Exercise details
Reproduce the following records word for word, leaving every line unchanged.

Scene-based reasoning records:
** start **
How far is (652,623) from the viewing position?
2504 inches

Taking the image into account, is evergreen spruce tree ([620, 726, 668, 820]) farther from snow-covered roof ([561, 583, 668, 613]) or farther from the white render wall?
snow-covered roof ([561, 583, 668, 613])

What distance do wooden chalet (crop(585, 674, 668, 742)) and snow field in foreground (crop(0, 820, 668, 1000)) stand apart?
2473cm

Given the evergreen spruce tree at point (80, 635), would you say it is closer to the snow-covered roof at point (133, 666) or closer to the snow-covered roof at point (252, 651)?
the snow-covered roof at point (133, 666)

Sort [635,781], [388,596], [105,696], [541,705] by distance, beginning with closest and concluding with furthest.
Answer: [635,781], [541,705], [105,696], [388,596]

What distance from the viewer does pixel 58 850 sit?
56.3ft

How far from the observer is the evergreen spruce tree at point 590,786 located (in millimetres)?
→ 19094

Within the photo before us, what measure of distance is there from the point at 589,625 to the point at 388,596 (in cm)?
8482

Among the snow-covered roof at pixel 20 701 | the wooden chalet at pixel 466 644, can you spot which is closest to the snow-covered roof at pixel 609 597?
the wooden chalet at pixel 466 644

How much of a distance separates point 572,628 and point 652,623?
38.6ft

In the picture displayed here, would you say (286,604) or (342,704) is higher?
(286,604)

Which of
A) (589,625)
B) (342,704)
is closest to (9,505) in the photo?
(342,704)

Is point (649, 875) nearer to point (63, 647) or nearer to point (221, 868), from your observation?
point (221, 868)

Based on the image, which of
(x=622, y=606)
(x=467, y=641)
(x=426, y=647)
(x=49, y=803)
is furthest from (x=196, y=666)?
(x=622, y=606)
** end **
Task solution
How far is (652,623) from the viewing position?
2504 inches

Taking the image into account, is evergreen spruce tree ([620, 726, 668, 820]) farther from snow-covered roof ([561, 583, 668, 613]) or farther from the white render wall?
snow-covered roof ([561, 583, 668, 613])

What distance do wooden chalet (crop(585, 674, 668, 742)) and snow field in foreground (crop(0, 820, 668, 1000)) stand apart?
2473cm

Given the evergreen spruce tree at point (80, 635), would you say it is closer to the snow-covered roof at point (133, 666) or closer to the snow-covered roof at point (252, 651)?
the snow-covered roof at point (133, 666)

Sort [635,781], [388,596], [105,696], [541,705] by distance, beginning with closest and concluding with furthest.
Answer: [635,781], [541,705], [105,696], [388,596]

What distance from the viewer does pixel 58 850 sit?
56.3ft

How far from the observer is the evergreen spruce tree at point 590,786 located (in millimetres)?
→ 19094

Within the photo before us, what measure of distance is there from the point at 589,625 to the point at 388,596 (in cm)?
8482

Among the snow-covered roof at pixel 20 701 | the wooden chalet at pixel 466 644, can you spot which is closest to the snow-covered roof at pixel 609 597?
the wooden chalet at pixel 466 644

How much of a distance separates point 572,628 and point 652,623?
38.6ft

In the picture displayed here, would you say (286,604) or (342,704) is higher?
(286,604)

Which of
A) (589,625)
B) (342,704)
is closest to (9,505) in the photo?
(342,704)

Is point (649, 875) nearer to point (63, 647) or nearer to point (221, 868), from your observation?
point (221, 868)

Based on the image, which of
(x=622, y=606)
(x=467, y=641)
(x=426, y=647)
(x=49, y=803)
is furthest from (x=196, y=666)?
(x=622, y=606)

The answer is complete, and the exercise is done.